So as I sit here avoiding work (I have to reverse engineer a no longer used communication protocol and then extract a mangled binary image from it), I remembered a great story from my last job.
We sold commercial off the shelf products to the military, with our newest and shiniest product being a near bullet proof unit that was internally electronic but appeared mechanical to the user. I was responsible for maintaining the device firmware that was written by the electrical engineer who made the board. It was a bit weird in places, but overall it was small, simple and most importantly, sane. In any case, said unit was having a problem where it would randomly lose power. The president of the company finally got reamed for it by the customer and called an emergency meeting with engineering to figure out what could possibly cause the issue.
Now as a quick aside to help you understand how the president, an engineer, could make as stupid a decision as I'm about to tell you about, understand that his only time with software involved either FORTRAN in college or a VB.NET customer facing application he had written when the company had no formal software engineers. Morbid curiosity and a need to fix a bug once led me to look at the code, revealing over 10 THOUSAND lines of code in the GUI module, which had less than 20 controls. Needless to say, that project left him believing that all software was buggy and evil, and was the root cause of all problems our products had. Now back to our story...
There were quite a few reasons put forward: the unit could be heavily jarred and the batteries could separate from the contacts (why that was physically possible was never explained to me in a rational way when I asked), and the unit power on sequence involved a mechanical switch providing VBat to the MCU long enough for it to boot and set a pin to a MOSFET high, supplying current through the MOSFET instead, any noise in that maze of a circuit would cause it to black out. He thought they were "good ideas but probably impossible", and pressed me to provide details of something that could go wrong with the firmware. We had done a line by line review of the code a year earlier and found at worst a few unused variables, but he wanted a theory so I threw out that there might be a null pointer being dereferenced and since the MCU is responsible for keeping itself powered, a reset would cause a blackout.

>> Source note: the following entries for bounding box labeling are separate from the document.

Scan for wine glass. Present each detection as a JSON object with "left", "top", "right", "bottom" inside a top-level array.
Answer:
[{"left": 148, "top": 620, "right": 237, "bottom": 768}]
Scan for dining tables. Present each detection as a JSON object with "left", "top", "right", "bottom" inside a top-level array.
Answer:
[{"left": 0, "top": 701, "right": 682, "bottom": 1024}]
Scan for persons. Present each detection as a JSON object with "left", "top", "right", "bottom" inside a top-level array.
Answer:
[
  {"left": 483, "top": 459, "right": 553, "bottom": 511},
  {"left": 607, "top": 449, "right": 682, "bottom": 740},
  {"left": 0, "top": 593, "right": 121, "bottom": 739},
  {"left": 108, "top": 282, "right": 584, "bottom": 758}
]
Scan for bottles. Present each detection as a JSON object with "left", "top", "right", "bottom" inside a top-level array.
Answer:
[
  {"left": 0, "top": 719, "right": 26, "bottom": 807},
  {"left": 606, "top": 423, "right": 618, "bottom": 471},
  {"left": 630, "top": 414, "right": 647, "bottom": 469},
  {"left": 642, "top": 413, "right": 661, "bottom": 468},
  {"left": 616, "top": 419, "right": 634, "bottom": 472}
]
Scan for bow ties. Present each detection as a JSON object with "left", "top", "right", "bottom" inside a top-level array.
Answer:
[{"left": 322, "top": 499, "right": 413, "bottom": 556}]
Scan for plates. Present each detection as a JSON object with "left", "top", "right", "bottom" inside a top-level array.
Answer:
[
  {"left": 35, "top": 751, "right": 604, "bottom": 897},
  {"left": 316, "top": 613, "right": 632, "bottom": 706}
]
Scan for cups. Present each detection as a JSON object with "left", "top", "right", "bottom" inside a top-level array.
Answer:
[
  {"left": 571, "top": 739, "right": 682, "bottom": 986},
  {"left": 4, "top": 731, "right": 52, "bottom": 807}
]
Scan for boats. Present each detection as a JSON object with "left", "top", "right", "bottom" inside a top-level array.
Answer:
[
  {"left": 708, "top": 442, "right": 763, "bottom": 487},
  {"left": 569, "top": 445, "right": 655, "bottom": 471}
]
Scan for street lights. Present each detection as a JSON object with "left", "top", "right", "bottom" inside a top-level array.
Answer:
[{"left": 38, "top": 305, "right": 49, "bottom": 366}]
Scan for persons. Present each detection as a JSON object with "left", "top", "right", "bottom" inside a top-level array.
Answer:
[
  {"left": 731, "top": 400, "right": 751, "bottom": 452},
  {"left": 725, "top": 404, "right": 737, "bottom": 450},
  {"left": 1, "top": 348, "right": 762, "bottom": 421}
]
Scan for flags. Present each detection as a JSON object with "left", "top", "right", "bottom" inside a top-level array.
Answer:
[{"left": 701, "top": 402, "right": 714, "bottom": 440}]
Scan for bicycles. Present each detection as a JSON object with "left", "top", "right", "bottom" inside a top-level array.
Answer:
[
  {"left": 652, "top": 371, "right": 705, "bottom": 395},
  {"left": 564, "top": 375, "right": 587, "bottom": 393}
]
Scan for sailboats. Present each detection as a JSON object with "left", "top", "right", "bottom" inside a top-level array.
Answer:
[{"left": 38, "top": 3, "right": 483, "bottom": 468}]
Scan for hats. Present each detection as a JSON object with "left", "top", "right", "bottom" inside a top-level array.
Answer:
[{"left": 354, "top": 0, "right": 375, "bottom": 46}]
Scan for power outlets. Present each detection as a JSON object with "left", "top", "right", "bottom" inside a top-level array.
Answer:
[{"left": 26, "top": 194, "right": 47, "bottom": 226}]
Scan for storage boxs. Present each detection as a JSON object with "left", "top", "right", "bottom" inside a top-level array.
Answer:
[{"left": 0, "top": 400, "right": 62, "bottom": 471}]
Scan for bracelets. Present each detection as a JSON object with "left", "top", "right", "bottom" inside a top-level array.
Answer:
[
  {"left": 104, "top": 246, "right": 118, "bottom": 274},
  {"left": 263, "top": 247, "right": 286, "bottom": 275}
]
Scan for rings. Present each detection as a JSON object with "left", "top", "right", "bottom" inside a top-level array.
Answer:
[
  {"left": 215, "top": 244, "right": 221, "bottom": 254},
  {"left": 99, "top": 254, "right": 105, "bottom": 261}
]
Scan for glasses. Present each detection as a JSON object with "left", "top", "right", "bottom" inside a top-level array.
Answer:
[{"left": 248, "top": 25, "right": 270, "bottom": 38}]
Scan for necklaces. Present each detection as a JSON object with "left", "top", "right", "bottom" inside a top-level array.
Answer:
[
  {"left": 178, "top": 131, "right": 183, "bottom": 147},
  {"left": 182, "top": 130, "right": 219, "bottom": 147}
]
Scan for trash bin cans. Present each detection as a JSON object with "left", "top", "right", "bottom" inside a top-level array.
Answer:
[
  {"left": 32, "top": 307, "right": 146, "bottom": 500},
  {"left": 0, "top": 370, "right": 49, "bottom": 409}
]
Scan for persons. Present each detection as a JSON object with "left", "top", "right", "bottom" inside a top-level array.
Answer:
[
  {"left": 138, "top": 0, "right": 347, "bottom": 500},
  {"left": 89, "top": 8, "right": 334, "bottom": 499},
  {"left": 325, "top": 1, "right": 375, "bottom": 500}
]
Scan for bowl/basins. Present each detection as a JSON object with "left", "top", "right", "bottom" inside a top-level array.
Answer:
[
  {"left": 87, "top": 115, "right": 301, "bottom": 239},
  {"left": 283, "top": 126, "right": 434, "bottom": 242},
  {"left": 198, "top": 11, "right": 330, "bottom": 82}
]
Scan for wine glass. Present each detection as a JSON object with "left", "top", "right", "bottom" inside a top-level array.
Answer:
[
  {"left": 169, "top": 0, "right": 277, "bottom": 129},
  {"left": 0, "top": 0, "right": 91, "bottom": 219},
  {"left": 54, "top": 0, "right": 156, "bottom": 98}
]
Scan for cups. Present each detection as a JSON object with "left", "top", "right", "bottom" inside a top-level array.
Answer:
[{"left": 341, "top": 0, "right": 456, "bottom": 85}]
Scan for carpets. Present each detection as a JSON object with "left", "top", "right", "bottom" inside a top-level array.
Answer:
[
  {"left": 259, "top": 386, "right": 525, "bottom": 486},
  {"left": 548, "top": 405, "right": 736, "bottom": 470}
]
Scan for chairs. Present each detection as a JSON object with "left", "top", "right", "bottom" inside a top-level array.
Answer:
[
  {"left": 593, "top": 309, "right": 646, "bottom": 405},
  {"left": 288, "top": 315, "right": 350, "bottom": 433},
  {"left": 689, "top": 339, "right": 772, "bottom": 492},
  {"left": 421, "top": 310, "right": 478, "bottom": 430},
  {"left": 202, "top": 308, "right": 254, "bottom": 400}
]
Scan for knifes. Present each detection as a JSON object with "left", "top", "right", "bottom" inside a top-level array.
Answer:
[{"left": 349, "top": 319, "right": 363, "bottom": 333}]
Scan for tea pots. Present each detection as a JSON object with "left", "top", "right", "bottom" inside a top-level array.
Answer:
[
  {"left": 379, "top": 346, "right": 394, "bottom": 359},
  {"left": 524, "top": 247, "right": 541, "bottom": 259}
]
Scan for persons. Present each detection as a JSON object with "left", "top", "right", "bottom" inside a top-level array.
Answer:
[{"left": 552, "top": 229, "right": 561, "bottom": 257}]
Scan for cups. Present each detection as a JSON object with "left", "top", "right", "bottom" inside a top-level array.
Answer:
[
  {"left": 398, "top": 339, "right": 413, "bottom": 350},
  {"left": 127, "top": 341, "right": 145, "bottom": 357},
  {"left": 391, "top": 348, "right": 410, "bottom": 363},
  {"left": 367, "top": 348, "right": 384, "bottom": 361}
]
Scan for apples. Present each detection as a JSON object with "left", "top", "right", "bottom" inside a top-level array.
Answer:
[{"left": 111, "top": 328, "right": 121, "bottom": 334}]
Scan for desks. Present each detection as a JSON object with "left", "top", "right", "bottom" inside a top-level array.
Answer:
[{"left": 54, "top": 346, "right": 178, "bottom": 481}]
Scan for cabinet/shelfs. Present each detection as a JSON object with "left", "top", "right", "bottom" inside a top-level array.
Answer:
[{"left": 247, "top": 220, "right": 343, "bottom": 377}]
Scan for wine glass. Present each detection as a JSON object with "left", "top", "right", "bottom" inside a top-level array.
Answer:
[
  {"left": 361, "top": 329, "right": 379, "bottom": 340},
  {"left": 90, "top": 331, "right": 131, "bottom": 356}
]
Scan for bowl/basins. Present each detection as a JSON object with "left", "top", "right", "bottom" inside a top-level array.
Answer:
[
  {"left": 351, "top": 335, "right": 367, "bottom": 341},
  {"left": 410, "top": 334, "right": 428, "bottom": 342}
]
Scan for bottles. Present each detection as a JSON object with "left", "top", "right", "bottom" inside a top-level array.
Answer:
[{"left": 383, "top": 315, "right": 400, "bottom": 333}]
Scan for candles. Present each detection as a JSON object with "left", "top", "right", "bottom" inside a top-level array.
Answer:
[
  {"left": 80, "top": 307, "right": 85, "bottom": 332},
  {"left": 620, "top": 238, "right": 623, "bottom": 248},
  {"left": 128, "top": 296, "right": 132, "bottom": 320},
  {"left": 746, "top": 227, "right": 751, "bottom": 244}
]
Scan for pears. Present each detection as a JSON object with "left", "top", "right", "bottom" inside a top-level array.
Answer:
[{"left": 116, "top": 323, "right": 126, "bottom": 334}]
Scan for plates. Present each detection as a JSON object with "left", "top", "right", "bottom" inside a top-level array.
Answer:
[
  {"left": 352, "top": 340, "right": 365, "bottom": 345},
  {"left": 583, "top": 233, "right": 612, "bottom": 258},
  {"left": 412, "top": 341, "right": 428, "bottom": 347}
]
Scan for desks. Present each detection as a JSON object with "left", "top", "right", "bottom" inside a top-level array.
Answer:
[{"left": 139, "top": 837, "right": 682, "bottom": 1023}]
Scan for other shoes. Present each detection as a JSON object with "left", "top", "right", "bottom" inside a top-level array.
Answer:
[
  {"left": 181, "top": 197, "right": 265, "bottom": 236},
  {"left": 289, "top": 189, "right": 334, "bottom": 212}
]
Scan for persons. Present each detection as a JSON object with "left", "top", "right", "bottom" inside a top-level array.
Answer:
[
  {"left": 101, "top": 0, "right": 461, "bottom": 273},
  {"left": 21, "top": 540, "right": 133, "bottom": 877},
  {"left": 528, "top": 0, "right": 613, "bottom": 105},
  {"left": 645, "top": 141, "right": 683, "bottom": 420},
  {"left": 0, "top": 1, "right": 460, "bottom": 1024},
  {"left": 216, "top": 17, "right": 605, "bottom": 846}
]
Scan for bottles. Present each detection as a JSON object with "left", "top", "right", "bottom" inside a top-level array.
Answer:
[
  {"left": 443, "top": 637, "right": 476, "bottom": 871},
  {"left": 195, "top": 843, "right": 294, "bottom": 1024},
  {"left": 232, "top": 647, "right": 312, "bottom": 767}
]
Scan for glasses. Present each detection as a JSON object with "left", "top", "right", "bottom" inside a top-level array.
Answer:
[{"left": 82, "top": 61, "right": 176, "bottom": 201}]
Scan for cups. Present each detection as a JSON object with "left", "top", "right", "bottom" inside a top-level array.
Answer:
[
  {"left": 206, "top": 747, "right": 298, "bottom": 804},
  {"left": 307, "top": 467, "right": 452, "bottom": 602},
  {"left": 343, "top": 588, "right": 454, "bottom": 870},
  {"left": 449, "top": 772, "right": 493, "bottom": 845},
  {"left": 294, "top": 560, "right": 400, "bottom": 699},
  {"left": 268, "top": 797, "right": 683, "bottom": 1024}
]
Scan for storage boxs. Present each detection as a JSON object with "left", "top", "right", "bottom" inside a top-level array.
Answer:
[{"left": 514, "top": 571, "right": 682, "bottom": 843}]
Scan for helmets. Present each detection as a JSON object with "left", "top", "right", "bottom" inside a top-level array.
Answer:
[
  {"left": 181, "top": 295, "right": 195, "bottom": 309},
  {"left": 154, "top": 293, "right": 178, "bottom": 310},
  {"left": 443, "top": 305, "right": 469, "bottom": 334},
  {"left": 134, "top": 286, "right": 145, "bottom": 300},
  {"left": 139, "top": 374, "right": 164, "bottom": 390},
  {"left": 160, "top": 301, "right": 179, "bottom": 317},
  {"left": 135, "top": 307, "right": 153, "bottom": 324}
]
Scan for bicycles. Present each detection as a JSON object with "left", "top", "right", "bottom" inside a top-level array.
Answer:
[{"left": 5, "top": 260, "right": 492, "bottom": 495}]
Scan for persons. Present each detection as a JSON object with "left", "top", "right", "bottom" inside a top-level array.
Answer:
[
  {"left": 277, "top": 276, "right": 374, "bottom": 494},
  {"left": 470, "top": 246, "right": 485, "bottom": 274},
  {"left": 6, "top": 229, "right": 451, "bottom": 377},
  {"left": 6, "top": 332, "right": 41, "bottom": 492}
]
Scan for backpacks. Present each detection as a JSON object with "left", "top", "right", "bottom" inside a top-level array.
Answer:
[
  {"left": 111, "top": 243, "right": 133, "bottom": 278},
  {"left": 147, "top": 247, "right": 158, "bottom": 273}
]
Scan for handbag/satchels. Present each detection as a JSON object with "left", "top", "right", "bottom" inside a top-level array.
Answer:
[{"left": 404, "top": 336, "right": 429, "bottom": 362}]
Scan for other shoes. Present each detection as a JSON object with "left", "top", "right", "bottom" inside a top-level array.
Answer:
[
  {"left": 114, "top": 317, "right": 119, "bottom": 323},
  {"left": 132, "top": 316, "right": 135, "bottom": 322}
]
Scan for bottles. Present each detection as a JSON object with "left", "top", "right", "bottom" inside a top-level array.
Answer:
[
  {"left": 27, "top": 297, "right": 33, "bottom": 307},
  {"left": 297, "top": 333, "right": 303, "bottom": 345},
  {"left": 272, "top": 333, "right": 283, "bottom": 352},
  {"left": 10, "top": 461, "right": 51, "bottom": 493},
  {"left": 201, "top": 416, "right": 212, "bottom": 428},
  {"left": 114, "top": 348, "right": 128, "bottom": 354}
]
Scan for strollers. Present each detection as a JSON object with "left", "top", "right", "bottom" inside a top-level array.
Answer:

Looking back, mentioning "pointer" to someone that thought that
VB.NET was incredibly error prone probably wasn't wise, "That's it! I just
know the code's got to be going off into the weeds and mucking
everything up! That's just got to be it." I tried to point out that
that wasn't at all what I had just said, but he was convinced, by himself, that
it was the problem. He demanded to know how to fix a problem like that if it
happened, and I said in theory that if it did that the only way to fix it would
be to reset the processor, which leaves us back at square one unless the user
was holding the mechanical on switch at the time.
Strike two. "Then what if when they press the switch, the first time it
powers on it sets a flag, resets the processor and then actually boots the
second time around?" I argued that the only time that code would execute
was when the unit was working sanely to begin with, not to mention that the
unit had only been blacking out in the middle of operation. He seemed to accept
that argument but came back with the be all end all response, "Well, we
have to do something."
So to our servicemen out there, wondering why their unit takes a stupidly
long time before it responds to the on button, I can only say I'm sorry.
But at least we did something.